Paramount Pictures plunges me further into The Twilight Zone: The Complete Series on blu-ray.
First up is A Penny for Your Thoughts. Written by George Clayton Johnson, the episode premiered on 3 February, 1961.
When bank clerk Hector B. Poole (Dick York) tosses a coin to a newspaper vendor it lands on its edge and he is imbued with the ability to hear other people’s thoughts, plans and fantasies, and he soon learns that this power isn’t as much a gift as he thought it would be.
The cause of his gift is a little silly, but York is a great performer who makes it work, and his realization of what he can do is fairly well played. He hears rude thoughts, romantic ones, devious plans and name-calling. There are moments of humour as well as dramatic ones, and it works out pretty well. York is vastly entertaining.
As he tries to do right by his job, tbings unfurl quickly, but when a chance to improve the lives of his co-workers and himself, he takes it, and then just as easily loses it again.
This one is a fun little tale plays up the whimsical side of the Zone.
The extras for this episode include a commentary by Johnson and Zone historian Marc Scott Zircee, a 1978 interview with Johnson, sponsor billboards and an isolated score.
Twenty Two is another of the second season episodes, the fourth, to be shot on video tape which detracts from what could have been a top-drawer episode.
Rod Serling adapts Bennett Cerf’s story and spooked viewers with it on 10 February, 1961.
Liz Powel (Barbara Nichols) is in hospital, recovering from the stress of being overworked. Every night she is plagued with a nightmare of a visit to the morgue in the hospital basement.
Her doctor (Lost in Space‘s Jonathan Harris) tries to convince her she‘s fine, but the nightmare won’t let her be, every night the journey to the morgue causes her to wake in terror. When she finally leaves the hospital, to fly home, that she understands what is truly going on.
The nightmare sequene is truly disturbing, its look and pacing, and its final moments truly frighten. The reveal, of course, makes the whole episode that much more intense.
Yes, most viewers can predict it, but the story works because of how it’s told and crafted. Spooky and solid.

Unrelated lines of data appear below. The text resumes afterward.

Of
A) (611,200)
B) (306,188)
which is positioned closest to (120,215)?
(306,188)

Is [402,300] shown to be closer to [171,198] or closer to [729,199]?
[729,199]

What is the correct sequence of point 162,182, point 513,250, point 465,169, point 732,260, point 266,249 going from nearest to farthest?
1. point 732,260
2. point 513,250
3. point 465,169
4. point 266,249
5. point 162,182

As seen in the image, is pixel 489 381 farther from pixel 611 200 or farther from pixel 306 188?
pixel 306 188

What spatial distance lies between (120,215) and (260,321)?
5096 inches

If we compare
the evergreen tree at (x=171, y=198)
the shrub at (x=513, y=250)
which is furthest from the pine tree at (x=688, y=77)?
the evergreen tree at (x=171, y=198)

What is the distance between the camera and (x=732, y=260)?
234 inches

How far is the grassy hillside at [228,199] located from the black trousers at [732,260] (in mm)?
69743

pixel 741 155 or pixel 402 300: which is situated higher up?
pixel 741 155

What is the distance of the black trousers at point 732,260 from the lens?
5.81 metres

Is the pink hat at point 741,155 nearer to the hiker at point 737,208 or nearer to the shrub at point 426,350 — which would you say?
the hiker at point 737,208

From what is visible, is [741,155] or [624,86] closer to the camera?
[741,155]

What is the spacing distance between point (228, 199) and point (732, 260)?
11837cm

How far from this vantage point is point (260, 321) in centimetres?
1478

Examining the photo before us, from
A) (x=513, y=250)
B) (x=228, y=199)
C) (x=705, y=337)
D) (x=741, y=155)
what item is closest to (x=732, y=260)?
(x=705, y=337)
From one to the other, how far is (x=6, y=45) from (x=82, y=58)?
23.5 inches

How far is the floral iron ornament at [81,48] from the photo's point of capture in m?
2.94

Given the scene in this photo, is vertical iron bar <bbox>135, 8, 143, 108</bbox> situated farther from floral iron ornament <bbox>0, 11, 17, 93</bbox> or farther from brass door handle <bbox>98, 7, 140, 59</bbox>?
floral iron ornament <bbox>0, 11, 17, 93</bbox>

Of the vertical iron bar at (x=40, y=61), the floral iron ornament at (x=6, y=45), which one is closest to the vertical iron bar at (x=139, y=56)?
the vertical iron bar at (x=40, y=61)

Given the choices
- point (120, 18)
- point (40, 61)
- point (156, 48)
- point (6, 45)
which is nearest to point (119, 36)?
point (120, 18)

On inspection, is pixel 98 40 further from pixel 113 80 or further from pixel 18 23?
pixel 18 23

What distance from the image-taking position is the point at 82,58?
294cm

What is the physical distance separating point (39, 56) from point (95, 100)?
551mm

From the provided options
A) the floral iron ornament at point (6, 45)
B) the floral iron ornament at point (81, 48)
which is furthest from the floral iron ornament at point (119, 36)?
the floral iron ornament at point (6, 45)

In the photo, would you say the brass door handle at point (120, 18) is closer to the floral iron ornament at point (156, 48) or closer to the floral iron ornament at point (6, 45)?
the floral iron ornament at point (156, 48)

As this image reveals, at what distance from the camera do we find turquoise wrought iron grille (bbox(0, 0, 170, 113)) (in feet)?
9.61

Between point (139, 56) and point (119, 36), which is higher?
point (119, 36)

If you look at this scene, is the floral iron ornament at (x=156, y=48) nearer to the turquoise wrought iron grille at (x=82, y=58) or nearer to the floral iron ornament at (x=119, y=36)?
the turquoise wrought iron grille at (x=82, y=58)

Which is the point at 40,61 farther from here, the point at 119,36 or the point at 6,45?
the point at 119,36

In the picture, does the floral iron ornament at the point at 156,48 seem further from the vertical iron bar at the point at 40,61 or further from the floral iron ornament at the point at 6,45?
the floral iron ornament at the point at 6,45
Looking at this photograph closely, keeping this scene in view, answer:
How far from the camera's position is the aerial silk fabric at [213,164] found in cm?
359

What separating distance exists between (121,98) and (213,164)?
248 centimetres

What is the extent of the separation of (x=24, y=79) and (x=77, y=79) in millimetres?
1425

The extras for this episode are an isolated score, sponsor billboards and an original production slate.
The Odyssey of Flight 33 took off on 24 February, 1961. Serling penned this story about a plane, captained by Skipper Farver (John Anderson) that takes off from London on its way to New York.
En route, a strange speed increase rockets them along, but they are stunned by what they see below them… Flight 33 has somehow travelled back in time.
The reveal of when they are could have been done a touch better, the special effects of the time, especially for television don’t do the creature justice, and even the momentary glimpse we are afforded is almost enough to jar modern viewers from the story.
As the story comes to its conclusion, I love that they go with the downer ending, as the Skipper and his crew try to figure out what to do. I really enjoy the way this one plays out.
The extras rounding out this episode incude a commentary by film historian Gary Gerani, a 1978 interview with Robert Serling, an isolated score, billboards and a radio adaptation starring Daniel J. Travanti.
This collection continues to entertain, spook and fill me with wonder. Few shows have had the impact on television and pop culture that The Twilight Zone has had, and there is a reason it endures – most times the stories are smart, well-crafted and filled with some high calibre actors.
But don’t take my word for it check out The Twilight Zone: The Complete Series on blu-ray fom Paramount Pictures.